To the Editor—It was with great interest that we read the July article “The Case for Drone-Assisted Emergency Response to Cardiac Arrest: An Optimized Statewide Deployment Approach” [1]. We commend the authors on an innovative solution to improving cardiac arrest survivability within North Carolina via efficient AED delivery.
As mentioned in the original article, out-of-hospital cardiac arrest (OHCA) survival has remained the same for the past 30 years [2, 3]. The stagnation in survival persists despite changes in management of cardiac arrests, the introduction of different medications, early defibrillation, and changes in emergency service practice. Survival remains around 7% [3]. Doubling survival to 15.5% within the year may require targeted interventions. However, cardiac arrest survival rates are not the same across all ethnic and socioeconomic groups.
When examining both the incidence of cardiac arrest as well as survival within North Carolina, most striking are the differences in survival among different races and socioeconomic groups. North Carolina has a population of approximately 10 million; 22.1% are Black, 9.1% are Hispanic, 2.8% are Asian, and 1.6% are American Indian [4]. Unfortunately, it is well documented that not only is the incidence of cardiac arrest higher but survival of cardiac arrest is lower among racial minorities and patients from lower socioeconomic backgrounds [5, 6, 7]. Incidence of cardiac arrest in African Americans is over 10/10,000, in Hispanics it is 6.5/10,000, and in Whites it is 5.8/10,000 [8]. African Americans are nearly twice as likely to suffer a cardiac arrest compared to their white counterparts. Given all minorities' increased incidence yet lower survival rates from cardiac arrest, we envision technology such as drone-assisted AED delivery proposed by the authors being strategically used to eliminate some of these unfortunate and unfair survival differences in our state.
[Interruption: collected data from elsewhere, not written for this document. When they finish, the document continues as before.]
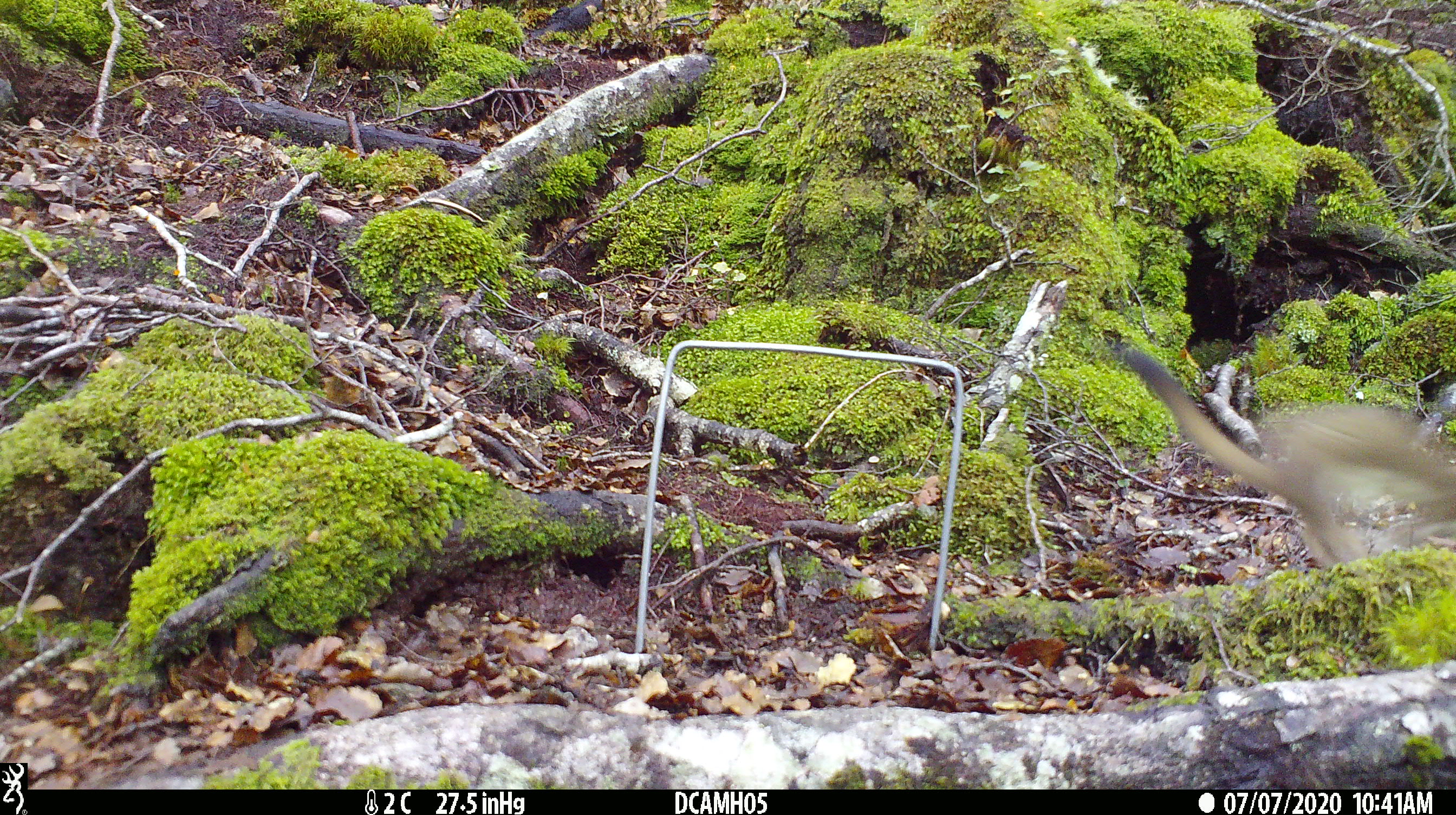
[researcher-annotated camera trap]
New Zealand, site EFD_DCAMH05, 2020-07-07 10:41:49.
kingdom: Animalia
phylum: Chordata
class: Mammalia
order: Carnivora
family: Mustelidae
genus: Mustela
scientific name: Mustela erminea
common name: stoat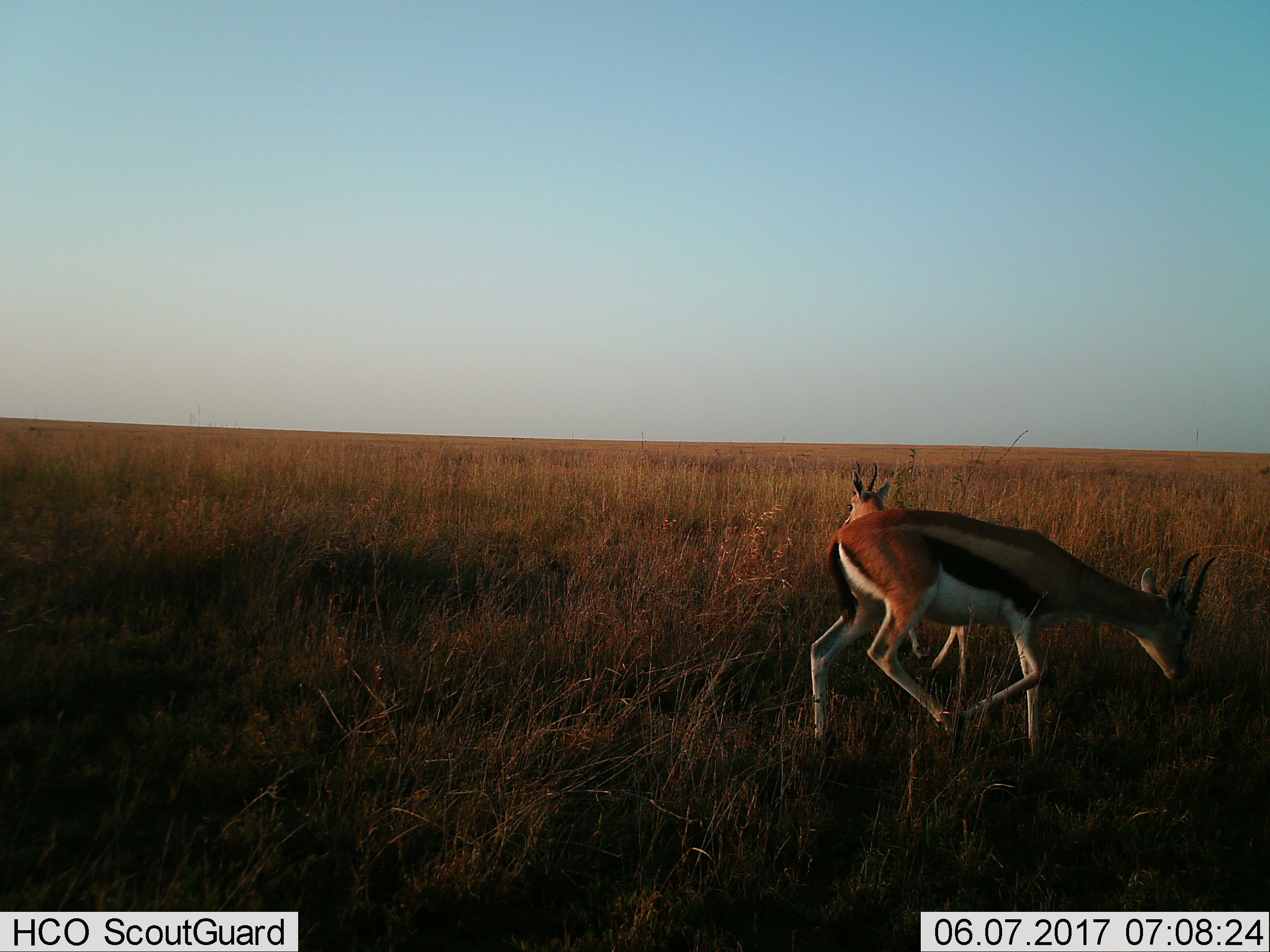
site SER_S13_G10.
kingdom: Animalia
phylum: Chordata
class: Mammalia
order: Artiodactyla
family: Bovidae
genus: Eudorcas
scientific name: Eudorcas thomsonii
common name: thomson's gazelle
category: gazellethomsons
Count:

Examination of the survival disparities for ethnic minorities within North Carolina shows that lower rates of bystander CPR as well as lower rates of return of spontaneous circulation (ROSC) have been reported among neighborhoods with a predominantly Black population [9], which may be partially due to the fact that racial minorities were found to be less informed on the use of AEDs in cardiac arrest [10]. Rather than placing drones evenly throughout the state or concentrating them within urban areas as the original article suggested, we propose that targeted drone placement in counties or neighborhoods with predominantly minority populations could make an even larger difference in North Carolina's cardiac arrest survival. Race and ethnicity are currently unfair and unfortunate predictors of cardiac arrest survival within North Carolina, so any intervention targeted at improving survival should seek to minimize those disparities in order to ensure optimal health and survival of all of North Carolina's population.
Acknowledgments
The authors have no relevant conflicts of interest.